Considering all these limitations, OpenFlow-based load balancing makes sense only when you’re balancing a low number of high-bandwidth sessions toward an anycast server farm (so the load balancing switch doesn’t have to do address- or port rewrites). QED.
. @plajjan It _could_ be used for a small number of high-bandwidth connections (iSCSI/NFS sessions). Useless for regular LB.
— Ivan Pepelnjak (@ioshints) December 3, 2015
Even More OpenFlow
You’ll find even more implementation details and real-life limitations in the OpenFlow Deep Dive webinar, my SDN workshops, or in the OpenFlow Deep Dive session I’ll run at Interop Las Vegas 2016.
L7 load balancing is a solved problem both at small scale and at Google/Facebook scale.
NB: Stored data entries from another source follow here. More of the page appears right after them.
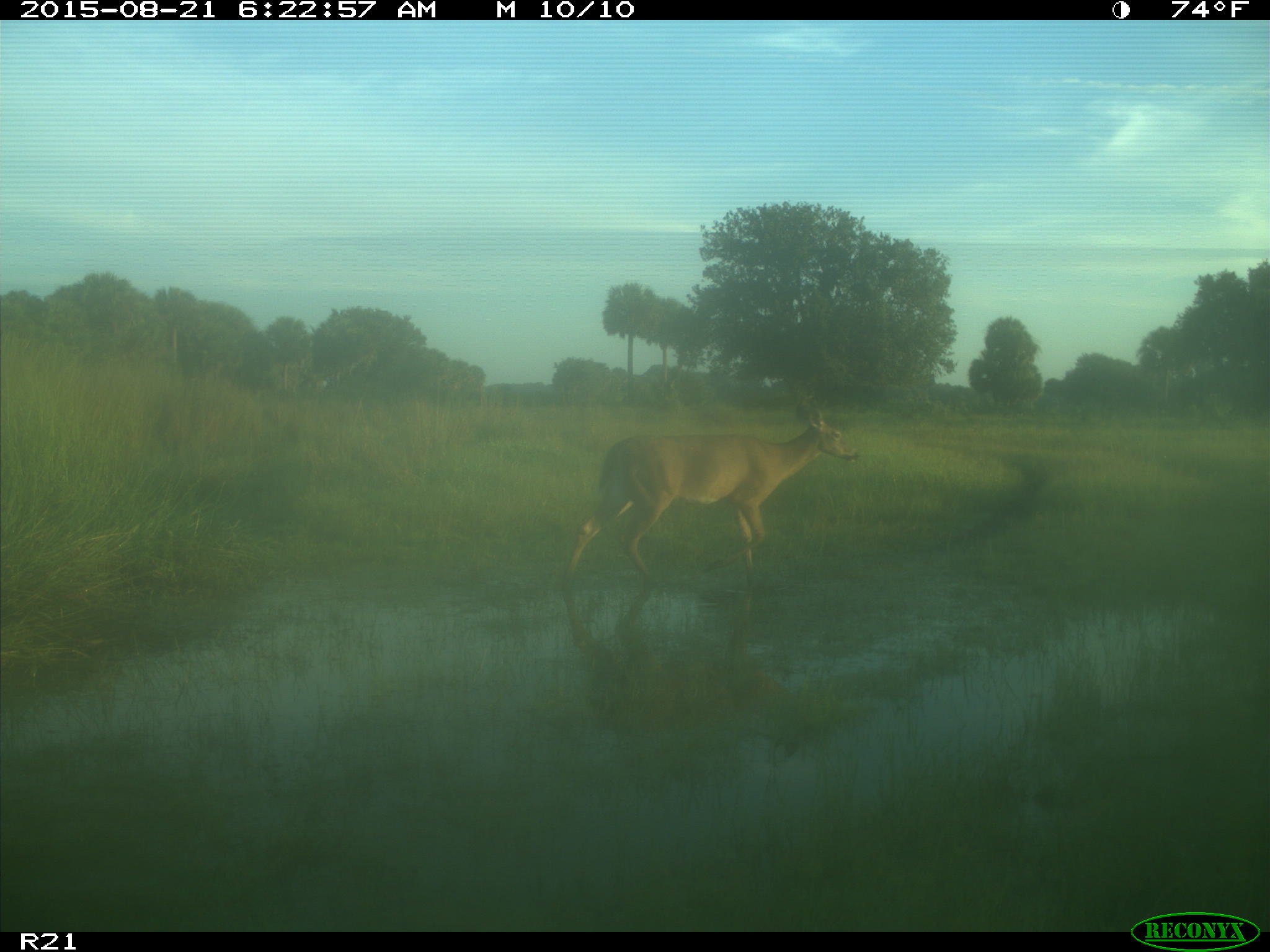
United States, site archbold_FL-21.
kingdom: Animalia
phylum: Chordata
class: Mammalia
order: Artiodactyla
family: Cervidae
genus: Odocoileus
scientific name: Odocoileus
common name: deer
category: unidentified deer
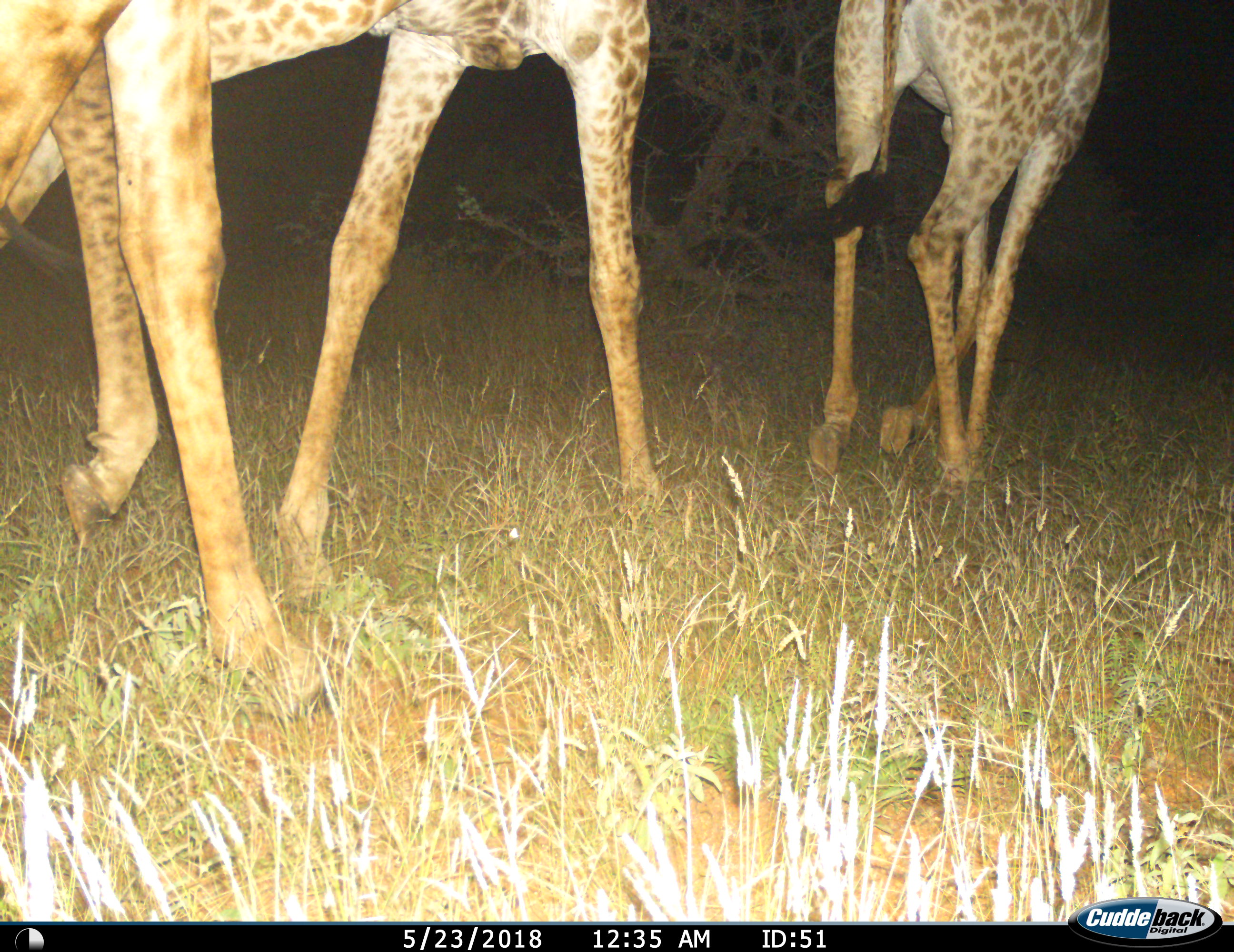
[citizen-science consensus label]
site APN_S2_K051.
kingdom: Animalia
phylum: Chordata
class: Mammalia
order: Artiodactyla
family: Giraffidae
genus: Giraffa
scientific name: Giraffa camelopardalis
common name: giraffe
Giraffe (Giraffa camelopardalis), count 3. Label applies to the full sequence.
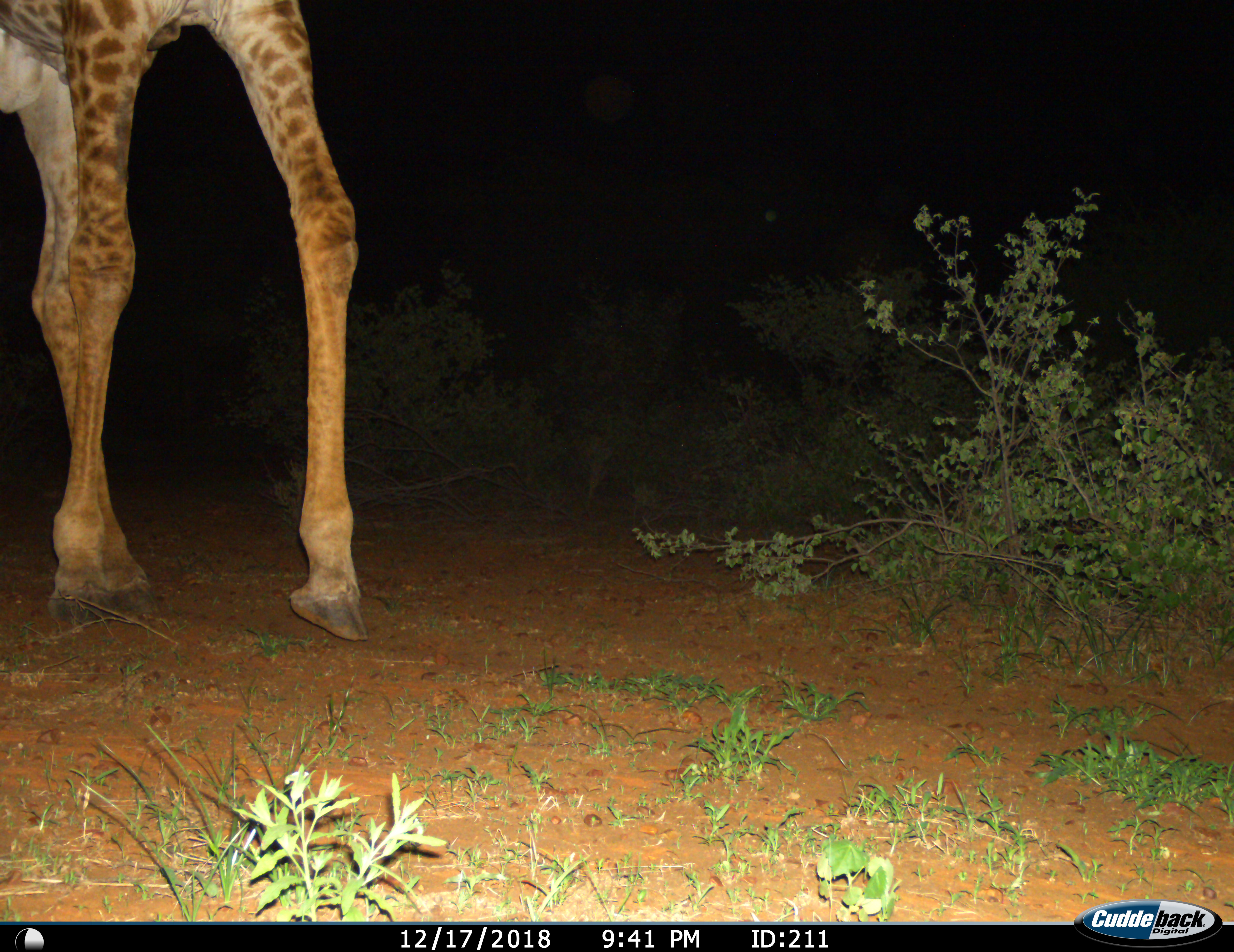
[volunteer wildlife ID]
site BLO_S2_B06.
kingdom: Animalia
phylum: Chordata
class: Mammalia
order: Artiodactyla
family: Giraffidae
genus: Giraffa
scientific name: Giraffa camelopardalis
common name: giraffe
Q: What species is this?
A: Giraffe (Giraffa camelopardalis).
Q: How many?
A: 1.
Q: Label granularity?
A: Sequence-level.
An architecture using centralized control plane is the wrong tool for this job.
Long-lived high-band sessions are an obvious exception.
I agree the real question is really what do you want to accomplish with LB balancing. Would you point me to articles that describe what are the main use cases for LB?
Openflow doesn't really do L4 forwarding efficiently as you explained. But it MAY(or not) be a better programming interface than scripts. I have the feeling that there's still value in OpenFlow Based LB because it's cheap. One could use ECMP groups to spread load to anycast server farms as you mentioned, and then use a software load-balancer to do the rest of the job. I'd assume that'd be much cheaper than 100K Vendor Hardware.
http://content.ipspace.net/bin/list?id=Scalable
I also covered L4-7 load balancing in more details in here:
http://my.ipspace.net/bin/list?id=DC30
... or you could start with Wikipedia ;)
Amazon must be doing something SDN-like for their ELB services, so it's an interesting question that someone out there has probably managed to do.
In the real world it will be much easier (maybe cheaper too) to just install an F5/A10/Netscalar/HAproxy solution.